L’architecte Schmolz de Munich a été invité hier soir chez nous pour le souper. Il y avait des carottes cuites sorties du potage, avec quelques rares pommes de terre. M. Schwartz a deux projets intéressants pour la « maison d’été » des Jenn. Ces projets plaisent beaucoup mais, d’après moi, ils ne seront jamais réalisés.
Un temps d’été magnifique depuis quelques jours. Sur les sommets venteux du Struthof (66), les chaudes journées d’été sont particulièrement agréables.

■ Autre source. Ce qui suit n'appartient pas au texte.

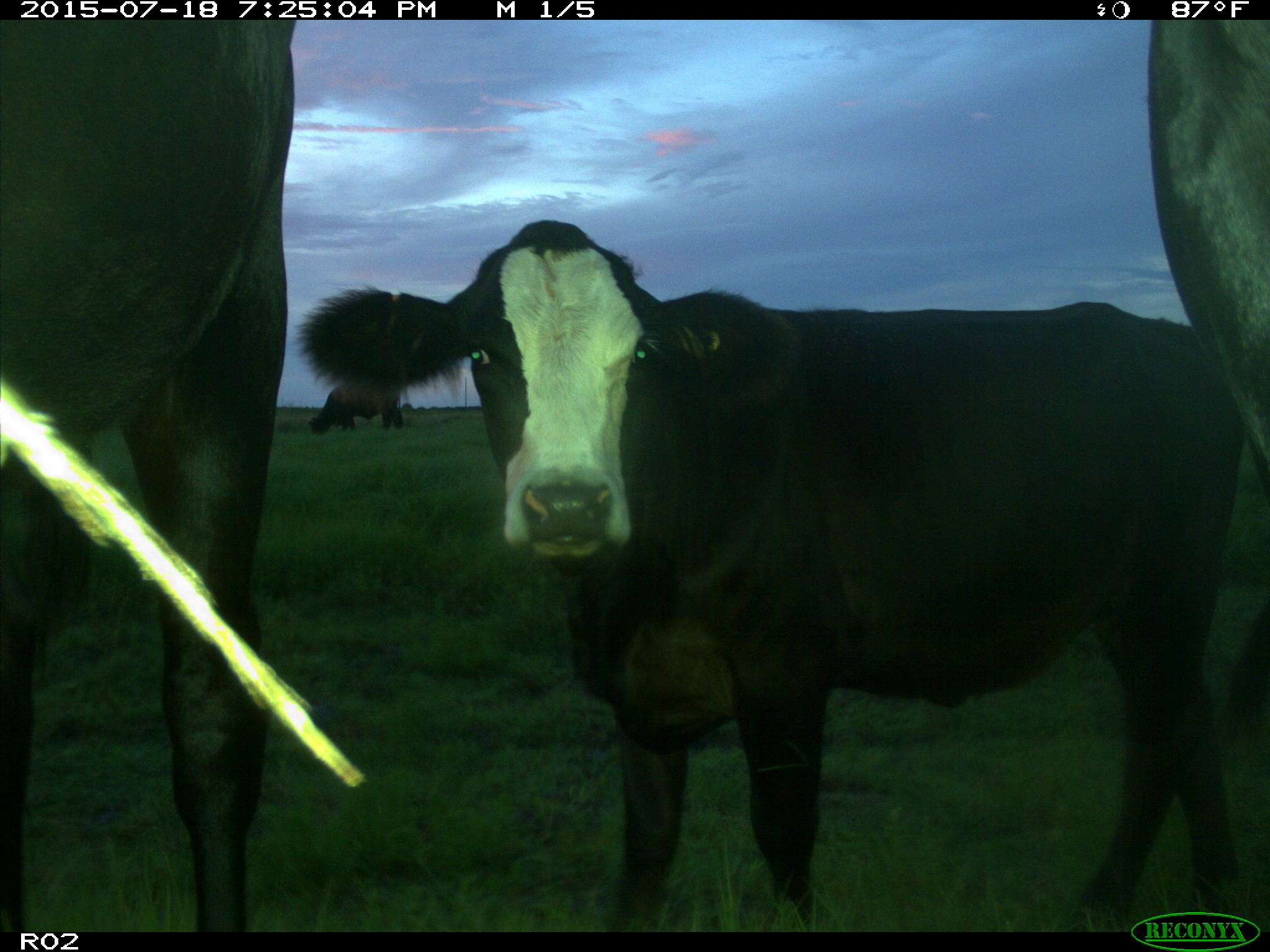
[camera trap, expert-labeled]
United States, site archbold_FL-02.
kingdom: Animalia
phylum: Chordata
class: Mammalia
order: Artiodactyla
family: Bovidae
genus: Bos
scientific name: Bos taurus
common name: domestic cow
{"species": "Bos taurus (domestic cow)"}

Sur le bureau du commandant, ou plutôt du directeur du Centre, il y a, paraît-il, des piles entières de bons de sortie. Mais il semble qu’on ne soit pas pressé, et qu’on ne pense pas sérieusement à les distribuer. Ou bien, s’agirait-il de nouveau d’une annonce – mensongère, hypocrite et cachottière  -  de la radio du camp ?
M.Stocky a été conduit hier à Saverne pour le procès. On espère qu’il s’en sortira bien. On l’espère !  Combien de fois ce mot traverse-t-il mon esprit !  Le Struthof est vraiment devenu la cour  (67) de l’espoir, d’un espoir souvent amèrement déçu, oui.
« Quand je demande au camarade :  ‘Où veux-tu aller ?’
A la maison, à la maison, dit-il avec nostalgie ».
Dans le Nouvel Alsacien de mercredi 18 juillet 1945, il y a sous le titre : « Internement administratif », la note suivante :
« Louis Marin, le chef du Parti  de l’URD (URD modérée), Fédération républicaine, élève sa voix dans le journal La Nation, contre les mesures d’internement  arbitraires qui sont toujours encore en vigueur. Louis Marin écrit que l’internement est la marque des régimes totalitaires… Le gouvernement ne devrait plus perdre un moment pour faire cesser le dangereux scandale de telles arrestations, qui sont, en somme, la continuation abhorrée des méthodes du temps de l’oppression. De telles méthodes sont incompatibles avec une régime qui aurait un idéal, même restreint, de la liberté humaine, de la démocratie et de la république » (68)
Ce manifeste, nous, à Schirmeck et au Struthof, pourrions le ratifier pleinement.  Sera-t-il  écouté et appliqué ?  « J’entends bien le message, seule me manque la foi ».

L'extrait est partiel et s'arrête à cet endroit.